De la decepción al enojo colectivo: los 10 peores finales de la historia de las series de televisión

Durante años, las series de televisión construyen universos, personajes y vínculos emocionales profundos con su audiencia. Por eso, cuando llega el final, las expectativas suelen ser tan altas como frágiles. No todos los cierres logran estar a la altura de lo prometido y algunos, directamente, se convierten en ejemplos de cómo no terminar una historia. Estos son diez finales que pasaron a la historia por decepcionar, confundir o enfurecer a sus seguidores.

1. Game of Thrones (2019)
El caso paradigmático. Tras siete temporadas de desarrollo político, moral y narrativo, la serie resolvió sus conflictos centrales de manera apresurada. Cambios abruptos en los personajes, decisiones sin sustento emocional y un cierre que pareció más interesado en sorprender que en ser coherente con su propio mundo.

2. Lost (2010)
El misterio fue su motor y su condena. El final apostó por una resolución espiritual que dejó sin respuestas claras a muchas de las preguntas planteadas durante seis temporadas. Para muchos espectadores, el desenlace se sintió más como una evasión que como una conclusión.

3. How I Met Your Mother (2014)
Nueve temporadas construyendo una historia que el último episodio desarmó en minutos. El uso de un final grabado años antes, ignorando la evolución de los personajes, provocó rechazo masivo y la sensación de que todo el recorrido previo había sido en vano.

4. Dexter (2013)
Un cierre que desconcertó incluso a los fans más fieles. El destino del protagonista, aislado y convertido en leñador, fue visto como arbitrario y emocionalmente vacío para una serie que había explorado con profundidad la culpa, la moral y la identidad.

5. The Sopranos (2007)
Icónico y polémico. El abrupto corte a negro dividió a la audiencia entre quienes lo consideran una obra maestra y quienes lo vivieron como una estafa narrativa. Aunque el tiempo lo volvió más valorado, sigue figurando entre los finales más discutidos de la televisión.

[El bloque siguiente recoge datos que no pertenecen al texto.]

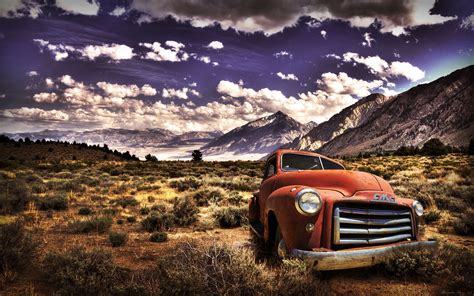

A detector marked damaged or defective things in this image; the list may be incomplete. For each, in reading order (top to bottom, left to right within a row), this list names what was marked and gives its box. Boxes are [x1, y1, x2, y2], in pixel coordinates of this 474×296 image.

rusty gmc truck [248, 150, 436, 270]
rusted metal body [250, 149, 438, 270]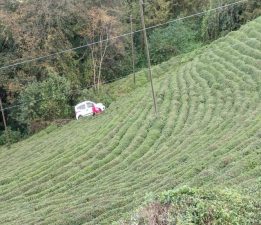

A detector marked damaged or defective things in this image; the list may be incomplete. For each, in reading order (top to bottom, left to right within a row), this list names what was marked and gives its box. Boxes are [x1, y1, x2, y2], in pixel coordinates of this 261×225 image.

crashed white vehicle [74, 101, 104, 120]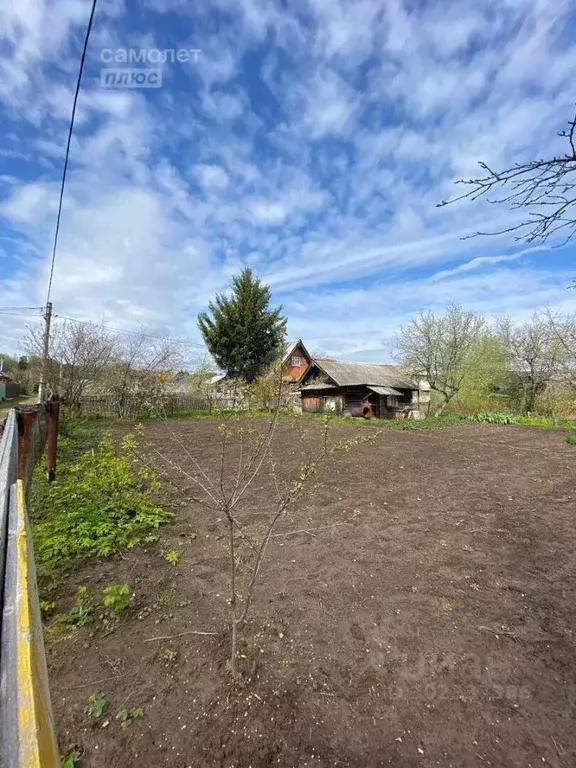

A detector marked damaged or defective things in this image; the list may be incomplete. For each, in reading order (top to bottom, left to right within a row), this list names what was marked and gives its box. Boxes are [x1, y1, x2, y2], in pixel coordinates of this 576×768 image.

rusty metal post [16, 408, 36, 480]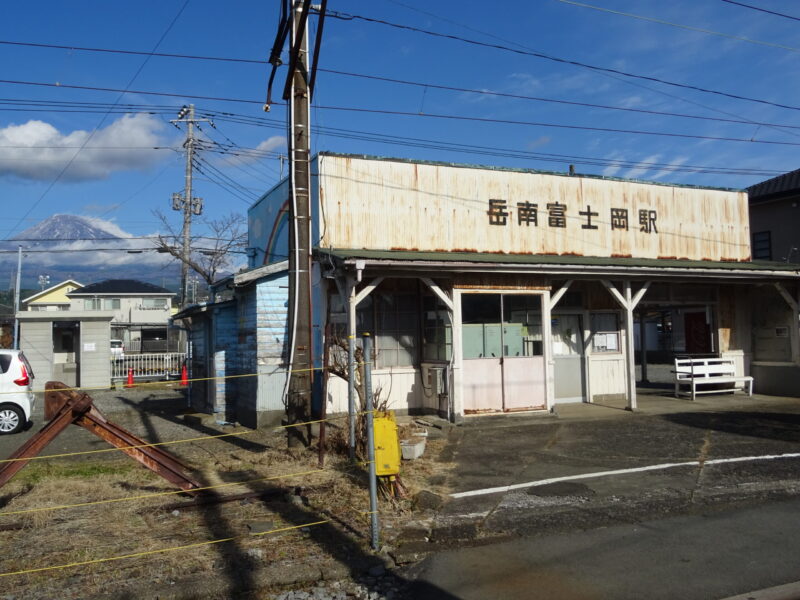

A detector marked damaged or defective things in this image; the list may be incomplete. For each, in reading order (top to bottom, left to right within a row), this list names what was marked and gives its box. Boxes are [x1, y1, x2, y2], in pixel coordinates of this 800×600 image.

rusty metal rail [0, 382, 203, 494]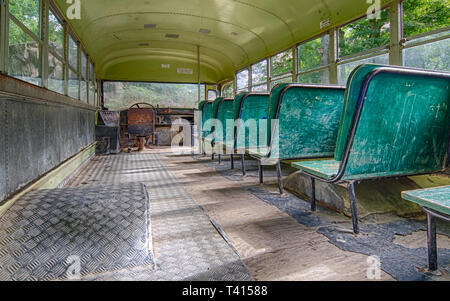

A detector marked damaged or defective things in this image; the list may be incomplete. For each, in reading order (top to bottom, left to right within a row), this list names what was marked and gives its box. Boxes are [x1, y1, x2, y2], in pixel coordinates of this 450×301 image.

rusted wall panel [0, 96, 95, 202]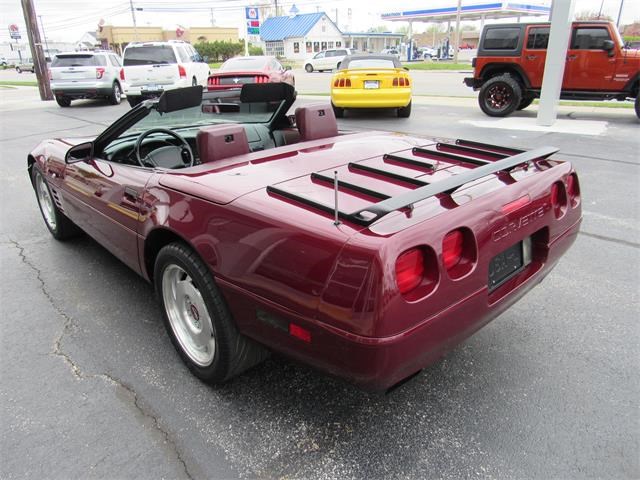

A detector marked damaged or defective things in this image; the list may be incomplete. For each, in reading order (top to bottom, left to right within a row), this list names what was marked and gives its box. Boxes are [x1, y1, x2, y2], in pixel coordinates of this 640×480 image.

road crack [9, 238, 192, 478]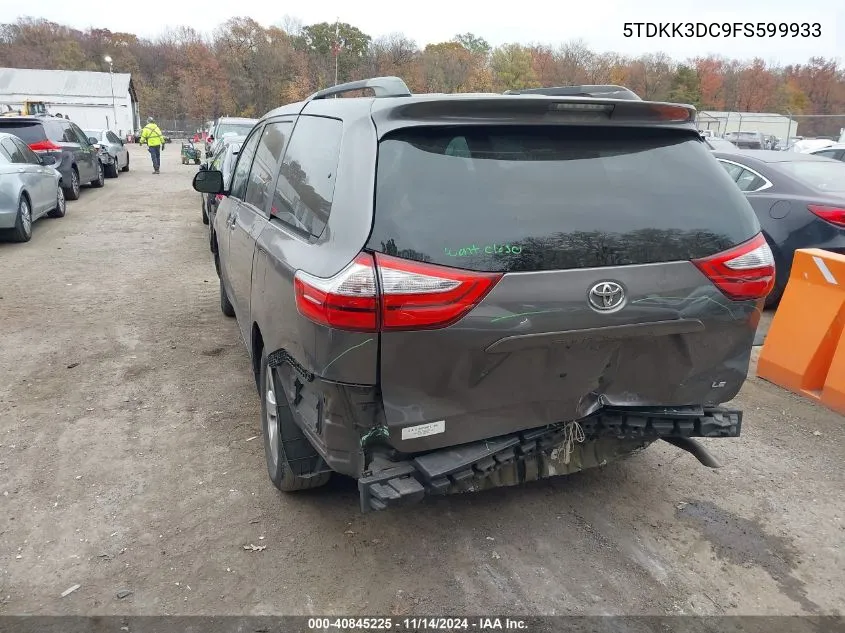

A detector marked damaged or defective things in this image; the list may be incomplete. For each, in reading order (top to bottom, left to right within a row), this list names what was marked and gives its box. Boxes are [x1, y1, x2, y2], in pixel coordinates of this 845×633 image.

damaged gray minivan [195, 76, 776, 512]
dented rear bumper [356, 404, 740, 512]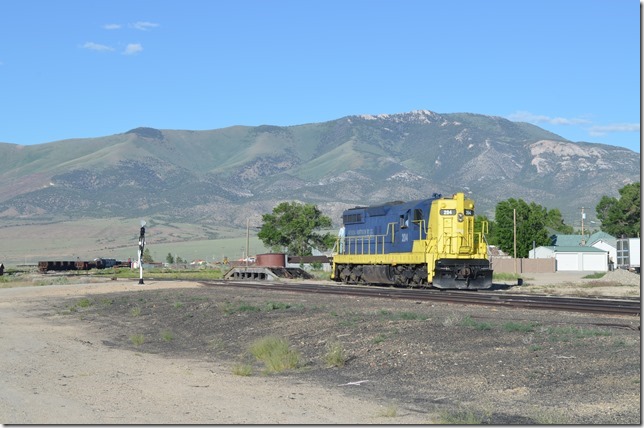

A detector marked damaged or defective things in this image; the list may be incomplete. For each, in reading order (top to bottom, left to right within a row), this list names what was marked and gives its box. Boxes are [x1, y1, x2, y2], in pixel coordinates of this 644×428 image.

rusty metal tank [255, 251, 286, 268]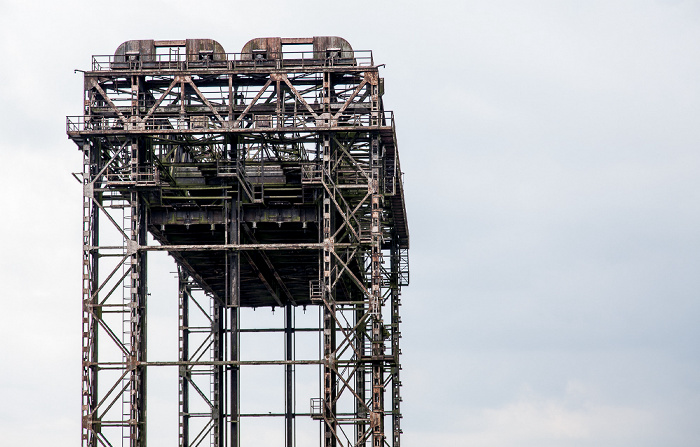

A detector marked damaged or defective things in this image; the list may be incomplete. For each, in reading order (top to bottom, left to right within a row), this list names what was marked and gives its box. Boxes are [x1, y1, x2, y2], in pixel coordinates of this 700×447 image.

rusty steel tower [67, 37, 408, 447]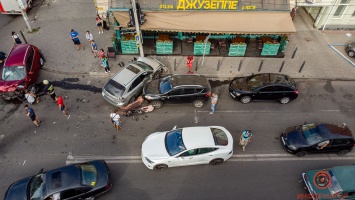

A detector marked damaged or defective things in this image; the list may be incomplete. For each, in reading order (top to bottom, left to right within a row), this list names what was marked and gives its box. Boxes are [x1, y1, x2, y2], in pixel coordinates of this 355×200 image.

crashed vehicle [0, 45, 44, 101]
crumpled hood [145, 79, 161, 95]
crumpled hood [141, 132, 170, 159]
crumpled hood [4, 177, 31, 199]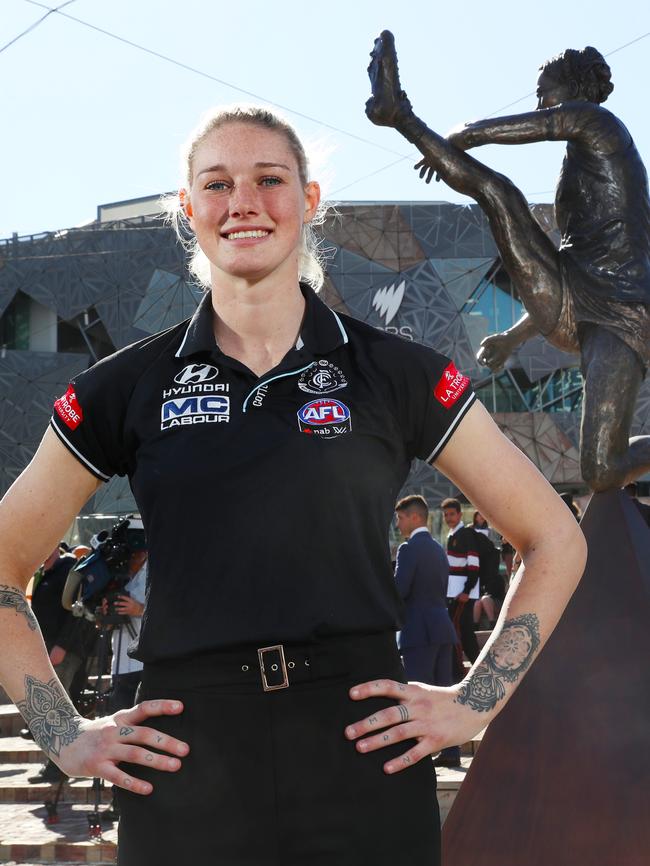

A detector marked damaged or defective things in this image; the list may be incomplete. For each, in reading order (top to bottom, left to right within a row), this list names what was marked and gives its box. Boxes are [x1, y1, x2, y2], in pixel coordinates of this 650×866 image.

rusted metal pedestal [440, 492, 648, 864]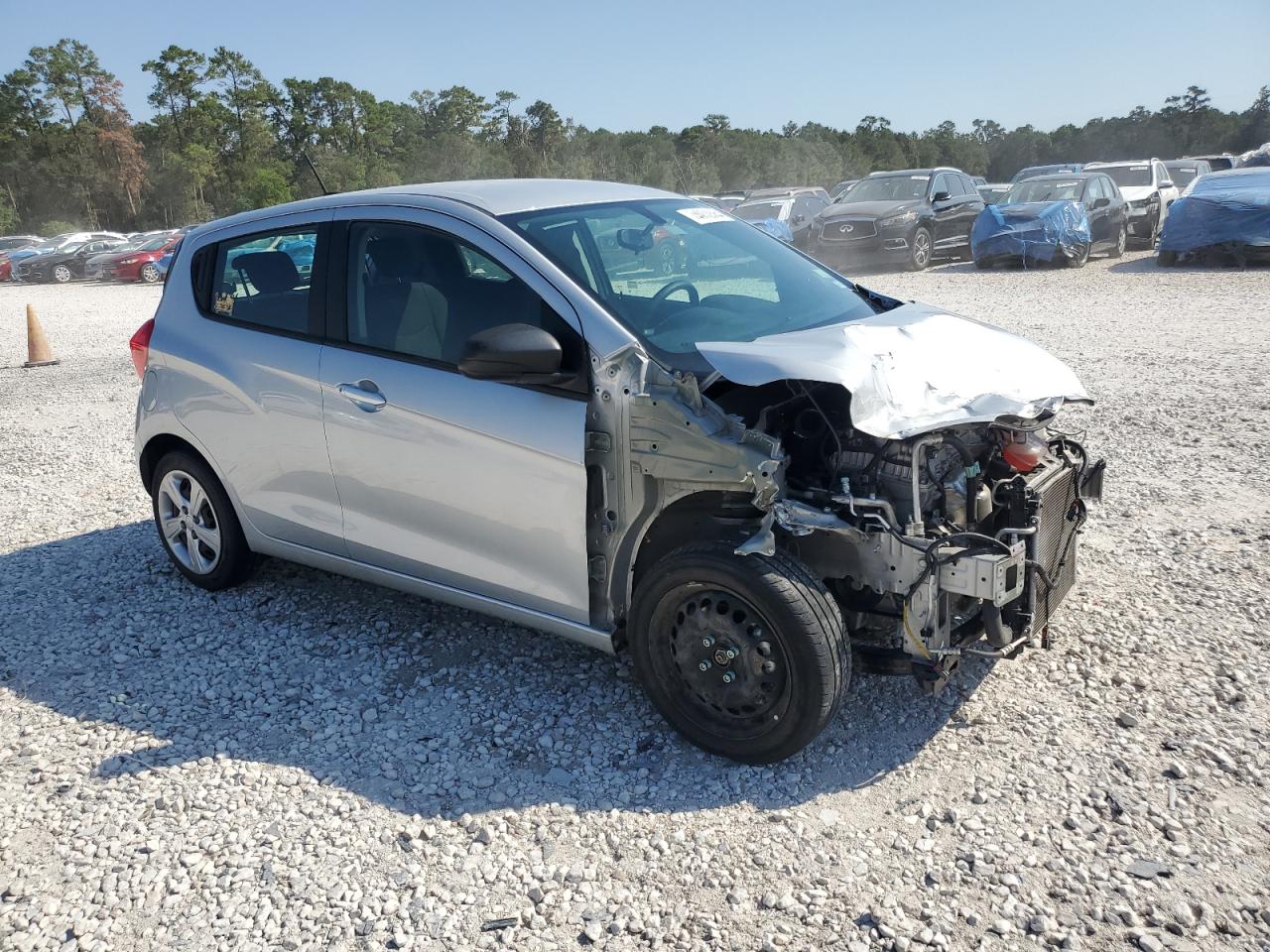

6. Pretty Little Liars (2017)
La revelación final del misterio central fue criticada por ser confusa, forzada y poco satisfactoria. Años de pistas, teorías y promesas desembocaron en una resolución que muchos consideraron incoherente con la lógica interna de la serie.

7. True Blood (2014)
El exceso que alguna vez fue su encanto terminó jugando en contra. El final cerró tramas de forma apresurada, eliminó personajes clave sin impacto emocional y dejó la sensación de una historia agotada que no supo despedirse.

8. Killing Eve (2022)
Una de las decepciones más recientes. Tras construir una relación compleja y magnética entre sus protagonistas, la serie optó por un final abrupto y frío, percibido como desconectado del tono emocional que había definido a la historia.

9. Seinfeld (1998)
Una comedia que se enorgullecía de “no tratar sobre nada” terminó con un juicio moral a sus propios personajes. El episodio final fue criticado por traicionar el espíritu de la serie y convertir la ironía en castigo.

10. Roseanne (1997)
El giro final, que reescribía gran parte de la serie como una ficción dentro de la ficción, dejó al público desconcertado. Lo que pretendía ser audaz terminó diluyendo el impacto emocional acumulado durante años.

Cuando el final lo es todo

Un mal final no borra el valor de una gran serie, pero sí puede alterar para siempre la forma en que se la recuerda. En la era del streaming, donde las historias se consumen de manera continua y se revisitan una y otra vez, el cierre se volvió un elemento clave del legado televisivo. Estas series demuestran que, a veces, llegar bien al final es tan importante como haber empezado fuerte.